Go grab a heart rate monitor. Use the old school method of checking your pulse if you don’t have one.
Lay down on the floor. Relax.
Wait 3 minutes.
Check your heart rate. Mark it down.
Is it below 60 beats per minute?
Next, hop on a rower, stationary bike, or go outside. Perform an all out sprint for 1-2 minutes.
Check your heart rate. Mark it down.
Wait 1 minute. Check your heart rate. Mark it down.
Did your heart rate recover by at least 30 beats per minute?
Wait another 1 minute. Check your heart rate. Mark it down.
By now did it recover by at least 50 beats per minute?
If you answered “no” to any of the above questions, congratulations! You have room for improvement with regards to your cardiovascular health.
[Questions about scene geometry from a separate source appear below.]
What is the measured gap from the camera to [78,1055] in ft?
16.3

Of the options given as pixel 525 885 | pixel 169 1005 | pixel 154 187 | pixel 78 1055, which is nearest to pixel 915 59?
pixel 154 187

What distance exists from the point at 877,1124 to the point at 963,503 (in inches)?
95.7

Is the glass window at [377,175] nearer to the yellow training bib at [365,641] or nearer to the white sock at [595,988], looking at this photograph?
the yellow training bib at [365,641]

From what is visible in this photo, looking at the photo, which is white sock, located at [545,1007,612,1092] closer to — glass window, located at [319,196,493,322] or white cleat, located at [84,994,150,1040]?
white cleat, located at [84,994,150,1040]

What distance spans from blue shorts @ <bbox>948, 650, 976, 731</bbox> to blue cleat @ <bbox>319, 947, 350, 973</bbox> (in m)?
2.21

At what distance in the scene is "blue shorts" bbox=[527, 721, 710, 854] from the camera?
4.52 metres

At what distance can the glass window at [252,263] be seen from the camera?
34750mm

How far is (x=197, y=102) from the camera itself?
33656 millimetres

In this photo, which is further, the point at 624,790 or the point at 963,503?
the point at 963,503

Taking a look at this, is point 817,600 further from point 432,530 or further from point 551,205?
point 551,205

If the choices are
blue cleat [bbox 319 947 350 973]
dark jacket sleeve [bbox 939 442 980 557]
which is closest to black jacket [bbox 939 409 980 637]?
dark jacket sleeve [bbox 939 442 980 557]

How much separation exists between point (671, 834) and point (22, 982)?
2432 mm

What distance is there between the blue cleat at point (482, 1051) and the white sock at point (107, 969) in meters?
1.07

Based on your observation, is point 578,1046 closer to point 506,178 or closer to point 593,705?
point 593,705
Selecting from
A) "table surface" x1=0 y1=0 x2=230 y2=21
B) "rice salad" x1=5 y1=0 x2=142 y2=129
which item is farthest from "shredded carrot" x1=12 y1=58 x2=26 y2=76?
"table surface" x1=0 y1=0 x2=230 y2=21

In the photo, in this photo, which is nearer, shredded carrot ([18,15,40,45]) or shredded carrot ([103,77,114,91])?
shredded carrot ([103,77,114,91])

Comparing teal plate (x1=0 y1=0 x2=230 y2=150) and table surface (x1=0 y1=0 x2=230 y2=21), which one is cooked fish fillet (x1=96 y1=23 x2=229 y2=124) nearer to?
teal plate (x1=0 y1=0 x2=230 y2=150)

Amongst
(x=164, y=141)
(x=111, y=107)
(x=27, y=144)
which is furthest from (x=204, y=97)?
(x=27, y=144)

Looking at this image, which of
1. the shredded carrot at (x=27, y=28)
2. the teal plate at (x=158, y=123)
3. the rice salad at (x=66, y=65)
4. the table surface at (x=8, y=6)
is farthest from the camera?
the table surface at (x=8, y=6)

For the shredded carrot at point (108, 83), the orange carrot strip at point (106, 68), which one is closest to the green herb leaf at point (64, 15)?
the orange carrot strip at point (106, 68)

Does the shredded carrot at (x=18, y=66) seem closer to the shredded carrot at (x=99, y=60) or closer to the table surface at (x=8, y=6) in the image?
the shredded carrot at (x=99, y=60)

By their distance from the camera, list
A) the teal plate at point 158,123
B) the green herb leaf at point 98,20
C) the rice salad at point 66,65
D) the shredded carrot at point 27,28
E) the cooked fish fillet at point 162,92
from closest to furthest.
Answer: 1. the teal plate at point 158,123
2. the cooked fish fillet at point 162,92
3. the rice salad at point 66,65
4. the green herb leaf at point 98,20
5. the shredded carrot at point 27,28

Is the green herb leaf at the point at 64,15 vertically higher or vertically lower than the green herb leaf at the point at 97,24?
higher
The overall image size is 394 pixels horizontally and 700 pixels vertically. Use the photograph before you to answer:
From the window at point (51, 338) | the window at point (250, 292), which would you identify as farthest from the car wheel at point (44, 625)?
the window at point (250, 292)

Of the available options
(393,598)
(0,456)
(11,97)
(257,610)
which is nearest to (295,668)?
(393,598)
Time to lace up those running shoes and hit the treadmill for about 30-45 minutes.
Check the title of this post again. Ain’t no way in hell I’m going to tell you to do that. Steady state cardio is now officially lumped into the same category as low fat diets and machine based resistance training programs. Old and outdated. Time wasters. Unfortunately, the majority of the health and fitness community still views long slow distance (LSD) exercise as one of, if not the primary method for improving cardiovascular health, losing weight, and improving body composition.
There is a better way to accomplish all of the things listed above, plus more, in a more efficient manner. And they’re called intervals. Now I’m sure most of you are thinking, “Oh high intensity interval training (HIIT), duh, we all know about that.” And maybe you do. But a lot of the stuff you see on social media from these Instagram models and ‘experts’ is more along the lines of SHIIT (credit to Mike Boyle for that term), or stupid high intensity interval training. It leaves you totally gassed and near vomiting, so it’s gotta be awesome, right? Maybe occasionally, but doing it all the time is just a “Shiit” program.
Let’s break things down just a little further and turn you into a cardiovascular monster, the right way.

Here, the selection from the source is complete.